> **Task goal**: What lines in the listing include "States"? Return a copy of each.

> **Material for the task**:
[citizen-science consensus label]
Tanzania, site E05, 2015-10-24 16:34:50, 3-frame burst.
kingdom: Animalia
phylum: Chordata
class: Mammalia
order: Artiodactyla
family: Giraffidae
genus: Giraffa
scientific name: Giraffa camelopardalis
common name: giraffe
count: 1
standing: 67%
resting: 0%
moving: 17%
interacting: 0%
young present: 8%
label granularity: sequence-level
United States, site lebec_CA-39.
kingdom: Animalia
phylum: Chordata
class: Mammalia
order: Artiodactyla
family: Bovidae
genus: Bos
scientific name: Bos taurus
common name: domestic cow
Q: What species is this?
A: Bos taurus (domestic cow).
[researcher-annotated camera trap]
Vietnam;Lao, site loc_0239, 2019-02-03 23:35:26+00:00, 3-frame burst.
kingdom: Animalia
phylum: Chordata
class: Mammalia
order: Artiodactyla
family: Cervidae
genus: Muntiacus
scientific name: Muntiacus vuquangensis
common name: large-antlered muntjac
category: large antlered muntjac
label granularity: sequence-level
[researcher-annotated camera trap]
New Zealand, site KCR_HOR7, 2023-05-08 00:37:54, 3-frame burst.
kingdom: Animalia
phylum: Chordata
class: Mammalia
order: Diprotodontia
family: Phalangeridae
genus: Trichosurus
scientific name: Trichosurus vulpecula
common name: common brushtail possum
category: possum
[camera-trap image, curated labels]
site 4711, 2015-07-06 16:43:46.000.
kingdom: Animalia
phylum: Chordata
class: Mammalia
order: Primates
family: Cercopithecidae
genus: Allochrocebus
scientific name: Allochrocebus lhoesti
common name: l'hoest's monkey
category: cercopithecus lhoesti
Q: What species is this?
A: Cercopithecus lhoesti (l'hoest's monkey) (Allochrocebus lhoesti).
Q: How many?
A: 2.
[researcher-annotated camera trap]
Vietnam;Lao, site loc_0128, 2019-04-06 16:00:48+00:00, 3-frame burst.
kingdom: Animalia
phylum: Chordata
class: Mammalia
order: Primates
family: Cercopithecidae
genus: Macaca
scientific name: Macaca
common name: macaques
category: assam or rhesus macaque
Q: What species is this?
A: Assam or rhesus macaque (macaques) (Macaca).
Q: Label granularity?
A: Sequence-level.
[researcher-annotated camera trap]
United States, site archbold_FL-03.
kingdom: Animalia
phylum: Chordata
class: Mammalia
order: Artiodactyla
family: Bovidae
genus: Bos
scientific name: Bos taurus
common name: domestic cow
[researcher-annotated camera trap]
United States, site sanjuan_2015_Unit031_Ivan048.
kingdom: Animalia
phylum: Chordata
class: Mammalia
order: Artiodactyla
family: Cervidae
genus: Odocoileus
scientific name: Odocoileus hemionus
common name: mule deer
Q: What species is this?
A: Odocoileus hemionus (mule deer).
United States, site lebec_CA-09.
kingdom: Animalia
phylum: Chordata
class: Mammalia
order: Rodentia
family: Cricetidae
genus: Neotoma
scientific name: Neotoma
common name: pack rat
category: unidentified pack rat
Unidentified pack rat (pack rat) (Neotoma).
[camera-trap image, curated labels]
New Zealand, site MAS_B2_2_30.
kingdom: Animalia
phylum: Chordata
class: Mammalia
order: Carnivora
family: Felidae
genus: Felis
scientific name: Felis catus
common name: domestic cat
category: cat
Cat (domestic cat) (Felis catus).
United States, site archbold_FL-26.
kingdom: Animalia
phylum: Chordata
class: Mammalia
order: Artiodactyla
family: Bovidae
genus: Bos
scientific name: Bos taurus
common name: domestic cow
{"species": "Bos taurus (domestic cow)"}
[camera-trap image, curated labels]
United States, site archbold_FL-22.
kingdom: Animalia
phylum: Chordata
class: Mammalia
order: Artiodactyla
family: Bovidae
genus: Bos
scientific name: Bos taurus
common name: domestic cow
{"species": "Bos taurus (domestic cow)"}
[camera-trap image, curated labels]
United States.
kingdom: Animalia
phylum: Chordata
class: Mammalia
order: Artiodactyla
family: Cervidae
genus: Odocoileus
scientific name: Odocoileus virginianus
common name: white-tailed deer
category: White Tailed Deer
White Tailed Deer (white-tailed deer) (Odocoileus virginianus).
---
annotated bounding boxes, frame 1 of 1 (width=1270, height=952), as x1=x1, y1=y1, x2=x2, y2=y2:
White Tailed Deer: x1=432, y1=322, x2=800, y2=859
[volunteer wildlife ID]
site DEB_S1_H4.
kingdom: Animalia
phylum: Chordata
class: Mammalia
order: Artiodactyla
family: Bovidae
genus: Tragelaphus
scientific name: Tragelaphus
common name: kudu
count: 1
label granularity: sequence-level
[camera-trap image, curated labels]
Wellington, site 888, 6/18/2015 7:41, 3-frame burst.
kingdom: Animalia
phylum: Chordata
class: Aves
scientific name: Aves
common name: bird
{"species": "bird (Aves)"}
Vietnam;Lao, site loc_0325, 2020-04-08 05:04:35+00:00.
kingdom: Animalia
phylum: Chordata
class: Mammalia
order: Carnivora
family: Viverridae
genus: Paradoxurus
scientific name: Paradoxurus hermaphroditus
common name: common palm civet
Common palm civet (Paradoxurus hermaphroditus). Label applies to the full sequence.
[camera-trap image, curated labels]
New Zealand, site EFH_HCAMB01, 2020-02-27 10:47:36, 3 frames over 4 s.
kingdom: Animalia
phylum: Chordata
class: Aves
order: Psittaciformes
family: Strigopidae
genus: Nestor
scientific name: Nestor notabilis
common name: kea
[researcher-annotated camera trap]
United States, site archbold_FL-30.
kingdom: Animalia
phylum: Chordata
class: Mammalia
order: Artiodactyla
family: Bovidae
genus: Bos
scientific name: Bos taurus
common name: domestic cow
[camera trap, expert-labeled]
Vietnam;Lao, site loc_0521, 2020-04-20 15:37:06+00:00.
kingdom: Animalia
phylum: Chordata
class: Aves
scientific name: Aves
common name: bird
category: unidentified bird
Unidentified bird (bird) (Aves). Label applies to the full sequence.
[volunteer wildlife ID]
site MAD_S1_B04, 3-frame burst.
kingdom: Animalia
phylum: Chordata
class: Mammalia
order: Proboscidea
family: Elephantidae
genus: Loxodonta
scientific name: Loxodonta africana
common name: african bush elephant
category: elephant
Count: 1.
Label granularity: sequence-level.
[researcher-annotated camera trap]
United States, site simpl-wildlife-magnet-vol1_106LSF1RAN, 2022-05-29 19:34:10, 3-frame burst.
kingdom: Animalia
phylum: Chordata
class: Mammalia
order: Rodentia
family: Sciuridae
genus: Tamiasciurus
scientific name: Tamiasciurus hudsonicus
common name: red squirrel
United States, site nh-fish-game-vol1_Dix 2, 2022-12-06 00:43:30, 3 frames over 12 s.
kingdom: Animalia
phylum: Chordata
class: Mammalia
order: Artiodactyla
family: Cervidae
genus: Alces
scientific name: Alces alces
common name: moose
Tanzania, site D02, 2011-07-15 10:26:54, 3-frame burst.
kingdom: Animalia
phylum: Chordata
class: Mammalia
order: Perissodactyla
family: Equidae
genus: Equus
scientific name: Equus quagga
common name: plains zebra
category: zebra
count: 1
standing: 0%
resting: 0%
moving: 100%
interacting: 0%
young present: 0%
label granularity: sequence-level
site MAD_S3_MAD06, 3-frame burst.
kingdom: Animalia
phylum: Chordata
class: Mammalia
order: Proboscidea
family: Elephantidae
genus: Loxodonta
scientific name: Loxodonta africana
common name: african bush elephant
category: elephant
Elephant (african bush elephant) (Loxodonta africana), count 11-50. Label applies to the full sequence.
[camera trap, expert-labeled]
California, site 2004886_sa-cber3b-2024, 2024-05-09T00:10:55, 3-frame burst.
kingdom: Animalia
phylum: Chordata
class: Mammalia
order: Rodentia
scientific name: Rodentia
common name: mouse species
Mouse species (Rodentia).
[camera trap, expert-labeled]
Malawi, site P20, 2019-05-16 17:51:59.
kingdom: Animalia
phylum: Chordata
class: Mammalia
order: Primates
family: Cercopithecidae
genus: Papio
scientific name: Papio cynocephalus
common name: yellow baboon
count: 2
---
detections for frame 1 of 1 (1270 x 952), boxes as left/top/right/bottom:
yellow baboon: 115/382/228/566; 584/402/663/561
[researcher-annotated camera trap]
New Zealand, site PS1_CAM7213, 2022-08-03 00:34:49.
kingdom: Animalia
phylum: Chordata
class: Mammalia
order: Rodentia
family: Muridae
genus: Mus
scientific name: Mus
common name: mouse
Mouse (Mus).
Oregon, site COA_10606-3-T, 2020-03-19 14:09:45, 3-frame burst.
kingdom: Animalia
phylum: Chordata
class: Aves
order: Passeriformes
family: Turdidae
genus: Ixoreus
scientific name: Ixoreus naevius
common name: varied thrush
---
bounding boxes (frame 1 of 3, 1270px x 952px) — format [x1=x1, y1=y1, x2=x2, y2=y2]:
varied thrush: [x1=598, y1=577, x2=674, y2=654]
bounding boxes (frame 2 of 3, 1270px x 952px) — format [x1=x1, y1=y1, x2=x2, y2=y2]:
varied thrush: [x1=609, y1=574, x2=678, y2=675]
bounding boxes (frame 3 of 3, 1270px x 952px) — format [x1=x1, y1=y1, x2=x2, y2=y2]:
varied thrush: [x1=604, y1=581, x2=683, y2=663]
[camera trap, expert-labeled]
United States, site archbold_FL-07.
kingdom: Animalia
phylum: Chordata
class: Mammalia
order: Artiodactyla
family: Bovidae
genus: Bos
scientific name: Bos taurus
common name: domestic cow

> **Response for this exercise**:
United States, site lebec_CA-39.
United States, site archbold_FL-03.
United States, site sanjuan_2015_Unit031_Ivan048.
United States, site lebec_CA-09.
United States, site archbold_FL-26.
United States, site archbold_FL-22.
United States.
United States, site archbold_FL-30.
United States, site simpl-wildlife-magnet-vol1_106LSF1RAN, 2022-05-29 19:34:10, 3-frame burst.
United States, site nh-fish-game-vol1_Dix 2, 2022-12-06 00:43:30, 3 frames over 12 s.
United States, site archbold_FL-07.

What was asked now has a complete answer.